For patients with drug-resistant focal epilepsy, surgery is the therapy of choice in order to achieve seizure freedom. Epilepsy surgery foremost requires the identification of the epileptogenic zone (EZ), defined as the brain area indispensable for seizure generation. The current gold standard for identification of the EZ is the seizure-onset zone (SOZ). The fact, however that surgical outcomes are unfavorable in 40–50% of well-selected patients, suggests that the SOZ is a suboptimal biomarker of the EZ, and that new biomarkers resulting in better postsurgical outcomes are needed. Research of recent years suggested that high-frequency oscillations (HFOs) are a promising biomarker of the EZ, with a potential to improve surgical success in patients with drug-resistant epilepsy without the need to record seizures. Nonetheless, in order to establish HFOs as a clinical biomarker, the following issues need to be addressed. First, evidence on HFOs as a clinically relevant biomarker stems predominantly from retrospective assessments with visual marking, leading to problems of reproducibility and reliability. Prospective assessments of the use of HFOs for surgery planning using automatic detection of HFOs are needed in order to determine their clinical value. Second, disentangling physiologic from pathologic HFOs is still an unsolved issue. Considering the appearance and the topographic location of presumed physiologic HFOs could be immanent for the interpretation of HFO findings in a clinical context. Third, recording HFOs non-invasively via scalp electroencephalography (EEG) and magnetoencephalography (MEG) is highly desirable, as it would provide us with the possibility to translate the use of HFOs to the scalp in a large number of patients.
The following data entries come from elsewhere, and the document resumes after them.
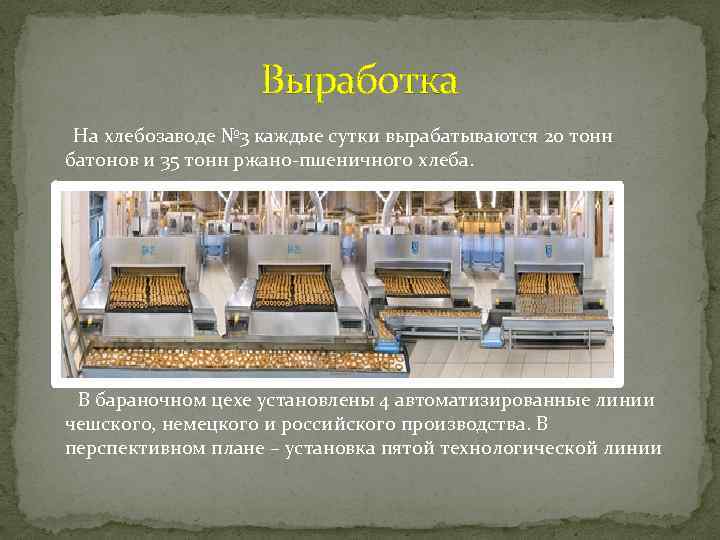 Выработка

На хлебозаводе №3 каждые сутки вырабатываются 20 тонн батонов и 35 тонн ржано-пшеничного хлеба.

В бараночном цехе установлены 4 автоматизированные линии чешского, немецкого и российского производства. В перспективном плане – установка пятой технологической линии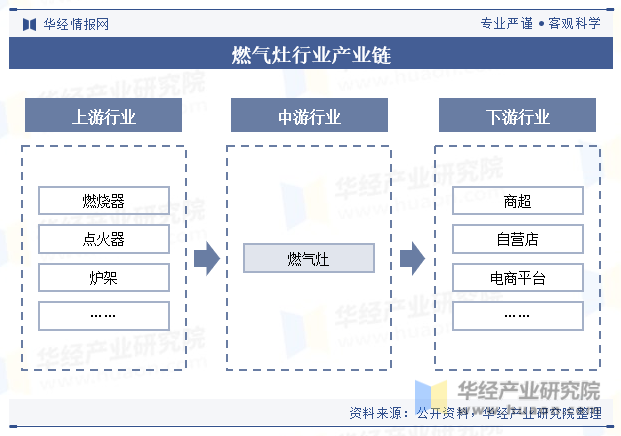 华经情报网

专业严谨 • 客观科学

燃气灶行业产业链

上游行业

燃烧器

点火器

炉架

……

中游行业

燃气灶

下游行业

商超

自营店

电商平台

……

华经产业研究院

资料来源：公开资料，华经产业研究院整理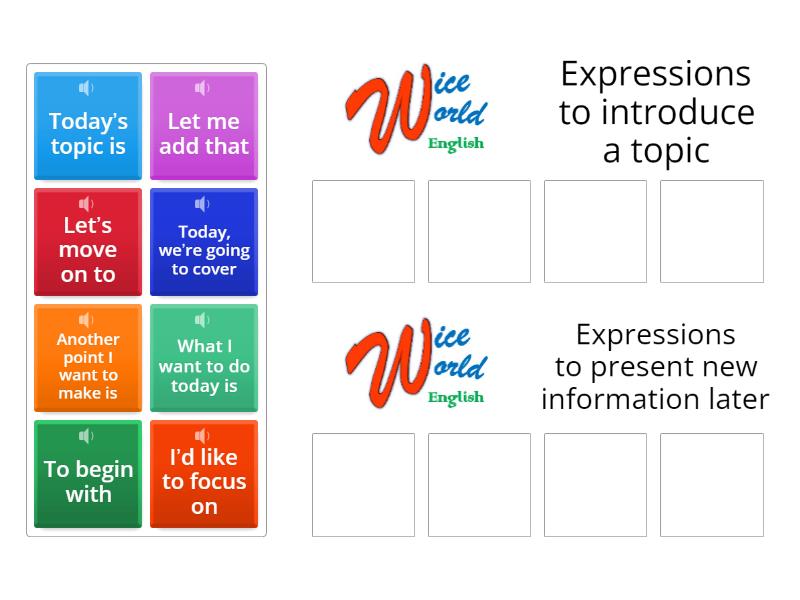 Today's topic is

Let me add that

Let's move on to

Today, we're going to cover

Another point I want to make is

What I want to do today is

To begin with

I'd like to focus on

Wice World English

Expressions to introduce a topic

Wice World English

Expressions to present new information later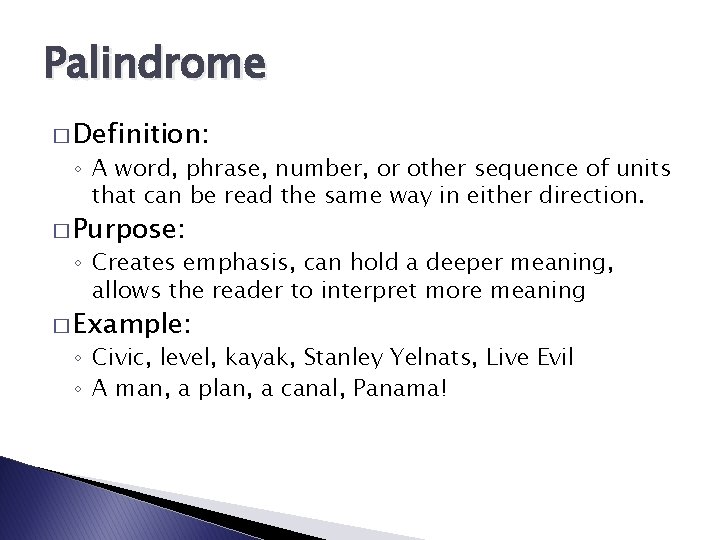 Palindrome

□ Definition:
◦ A word, phrase, number, or other sequence of units that can be read the same way in either direction.

□ Purpose:
◦ Creates emphasis, can hold a deeper meaning, allows the reader to interpret more meaning

□ Example:
◦ Civic, level, kayak, Stanley Yelnats, Live Evil
◦ A man, a plan, a canal, Panama!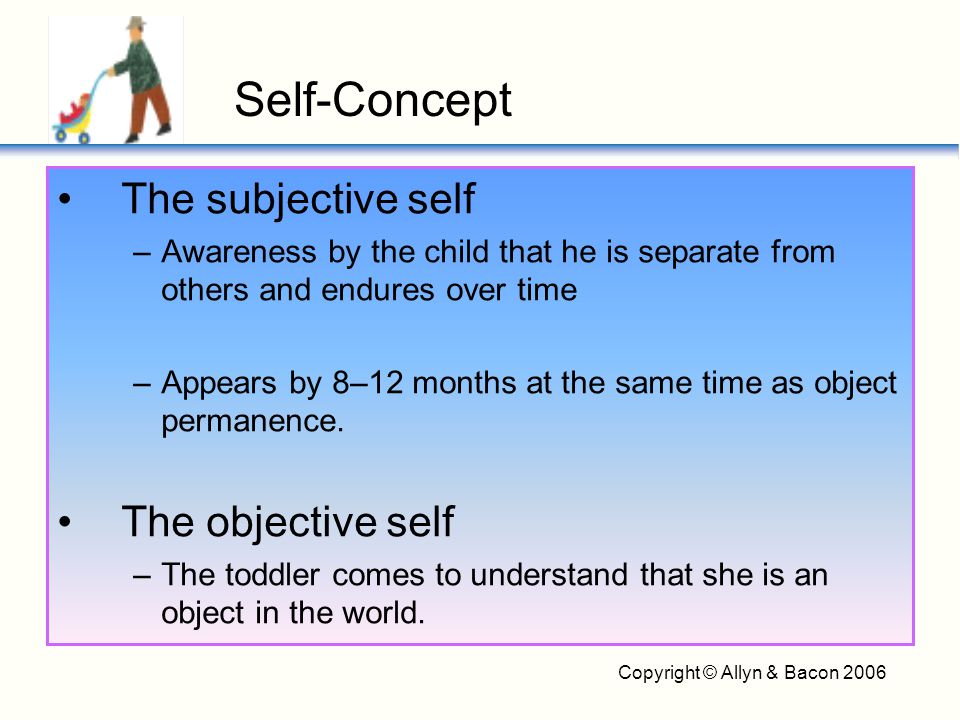 Self-Concept

• The subjective self
– Awareness by the child that he is separate from others and endures over time

– Appears by 8–12 months at the same time as object permanence.

• The objective self
– The toddler comes to understand that she is an object in the world.

Copyright © Allyn & Bacon 2006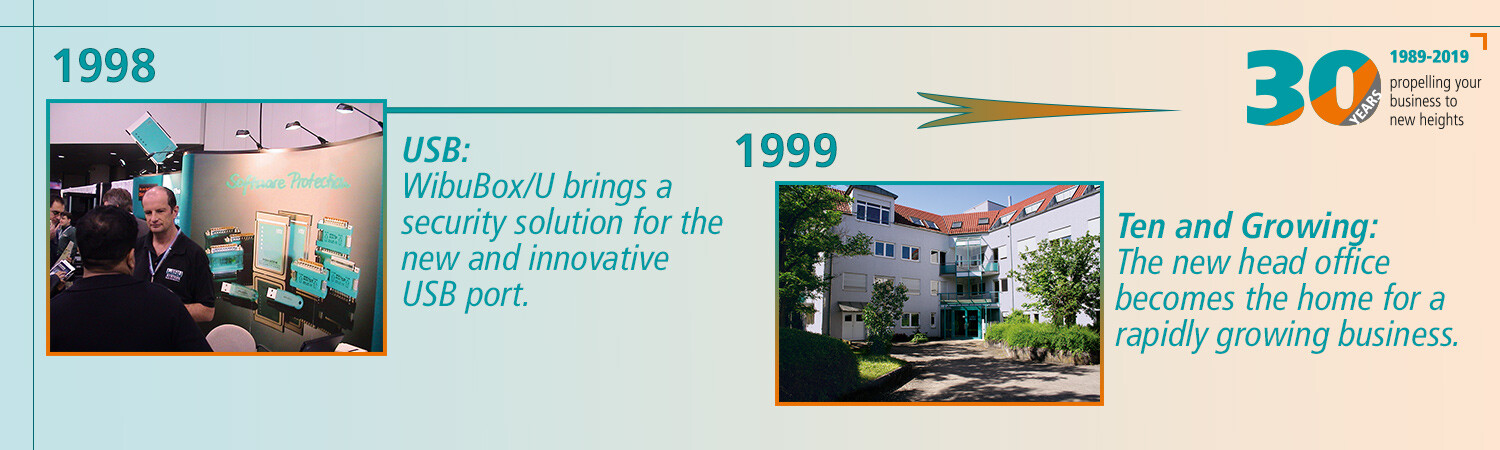 1998

Software Protection

USB:
WibuBox/U brings a security solution for the new and innovative USB port.

1999

Ten and Growing:
The new head office becomes the home for a rapidly growing business.

30 YEARS

1989-2019
propelling your business to new heights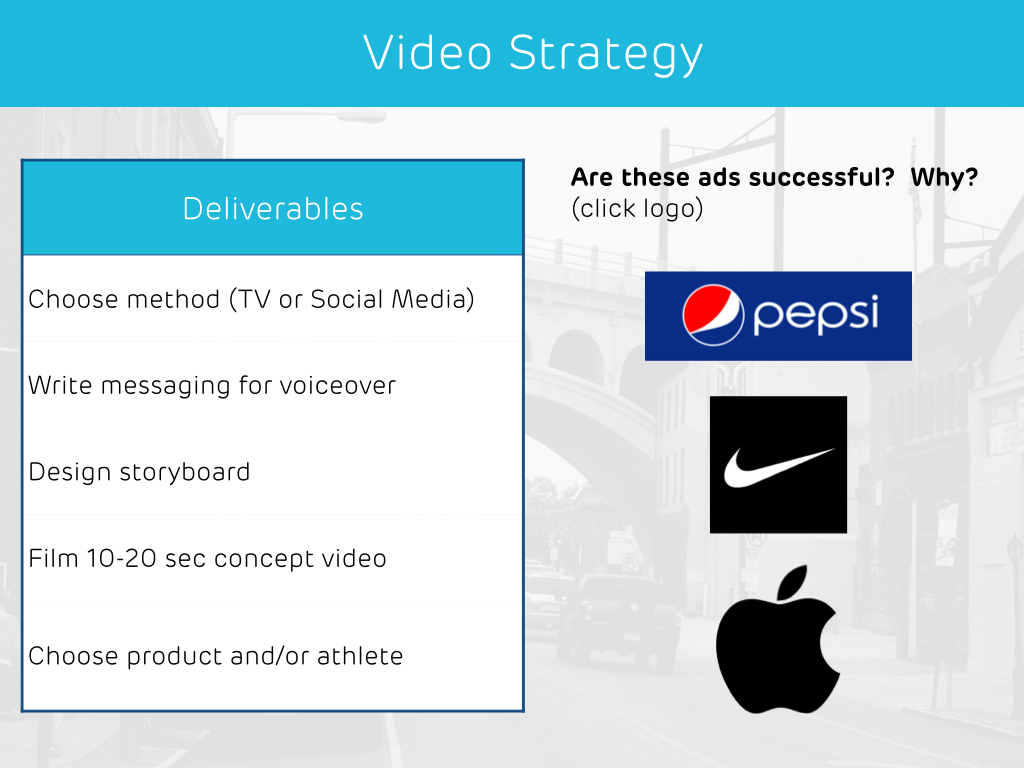 Video Strategy

| Deliverables |
|---|
| Choose method (TV or Social Media) |
| Write messaging for voiceover |
| Design storyboard |
| Film 10-20 sec concept video |
| Choose product and/or athlete |

**Are these ads successful? Why?**
(click logo)

pepsi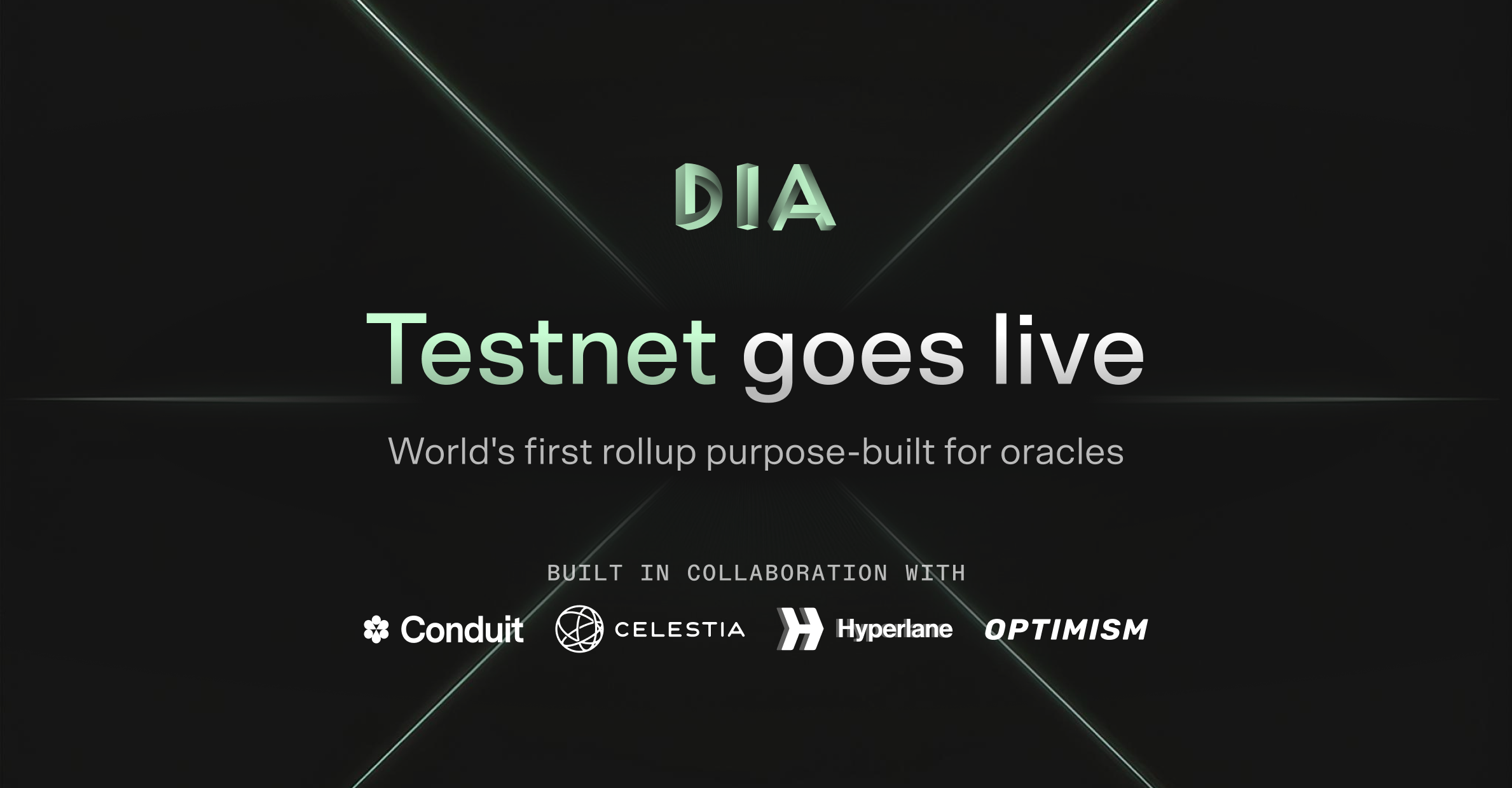 DIA

Testnet goes live

World's first rollup purpose-built for oracles

BUILT IN COLLABORATION WITH

Conduit CELESTIA Hyperlane OPTIMISM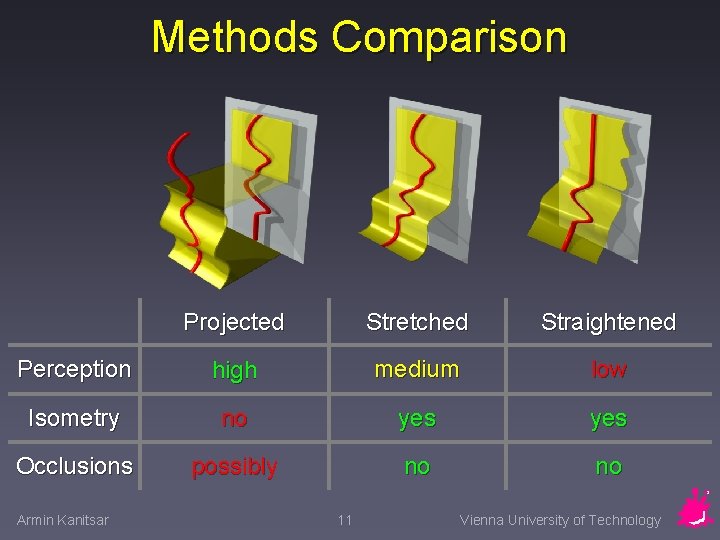 Methods Comparison

| | Projected | Stretched | Straightened |
|---|---|---|---|
| Perception | high | medium | low |
| Isometry | no | yes | yes |
| Occlusions | possibly | no | no |

Armin Kanitsar 11 Vienna University of Technology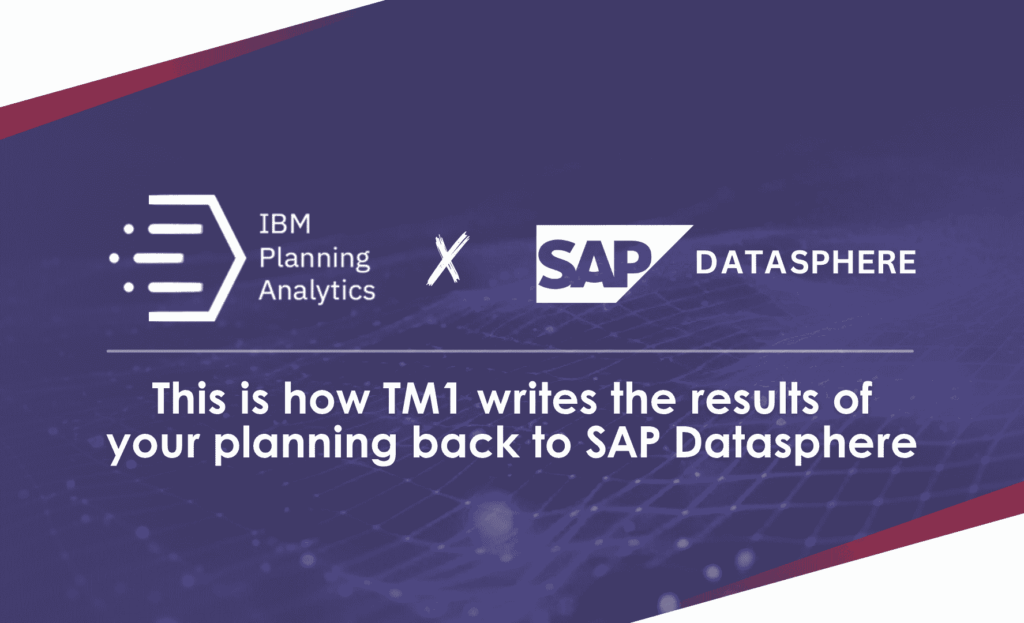 IBM Planning Analytics

X

SAP DATASPHERE

This is how TM1 writes the results of your planning back to SAP Datasphere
This article reviews the literature regarding these three issues. The first part of the article focuses on the clinical value of invasively recorded HFOs in localizing the EZ, the detection of HFOs, as well as their separation from physiologic HFOs. The second part of the article focuses on the current state of the literature regarding non-invasively recorded HFOs with emphasis on findings and technical considerations regarding their localization.